Browning also filed a lawsuit against the federal government claiming that Section 5′s federal preclearance mandate was “unconstitutional.” Despite the state’s continued pushback of the federal government, the DOJ announced this past week that it wanted to be included in the process of approving the state’s controversial law.
The American Civil Liberties Union of Florida, one of the interveners in the D.C. court case, explained in a statement this past weekend that the DOJ “and the other parties filed a Joint Status Report in the federal district court in the District of Columbia,” seeking a review of those controversial provisions.
According to the group:
In the status report, the DOJ took the position that Florida has not met its burden of proof on two of the most visible and repressive portions of the new law: 1) The reduction in the number of allowed days of early voting including a ban on early voting on the Sunday before Election Day and 2) New registration policies, fines and other requirements on groups and individuals conducting voter registration activities.
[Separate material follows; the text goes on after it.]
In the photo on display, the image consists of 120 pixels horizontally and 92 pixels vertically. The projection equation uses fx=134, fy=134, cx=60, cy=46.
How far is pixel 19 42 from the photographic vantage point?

Also in the report, the DOJ took the position that Florida had satisfied its burden of proof regarding the provision which reduced the viability of signatures on initiative petitions from four years to two years. DOJ is still evaluating the final provision of the Voter Suppression Act under review by the court – the requirement that voters who move between counties and wish to change their address at the polls must vote by provisional ballot.
Ultimately, the D.C. court, not the DOJ, will rule on whether Florida’s law violates the Voting Rights Act.
Howard Simon, the executive director of the ACLU of Florida, said in a statement that it is unsurprising that the DOJ has publicly expressed concerns over Florida’s law and is now attempting to intervene.
“No one, including Governor Scott, should be surprised that the Department of Justice has determined that key provisions of the Voter Suppression Act of 2011 can make it harder to register to vote and harder to vote,” Simon said. “The ACLU and others have said that to the Legislature, to the Secretary of State, to the U.S. Senate, to the Justice Department and to three different federal courts.”
“Preventing state officials from implementing laws that violate the fundamental rights of its citizens is precisely the historic responsibility of the federal government and the federal courts – it’s why we have a federal Voting Rights Act. We hope the federal court in Washington will agree that these parts of the law will roll back voting rights in Florida,” Simon said in a statement this past weekend.
A court in Tallahassee is also currently considering a challenge to the law by the League of Women Voters of Florida, Rock the Vote, Florida PIRG, and others. The groups filed a lawsuit this past December charging that the law “unconstitutionally and unlawfully burdens their efforts, and the efforts of other individuals and community-based groups, to encourage civic engagement and democratic participation by assisting Florida citizens in registering to vote and exercising their fundamental right to vote.”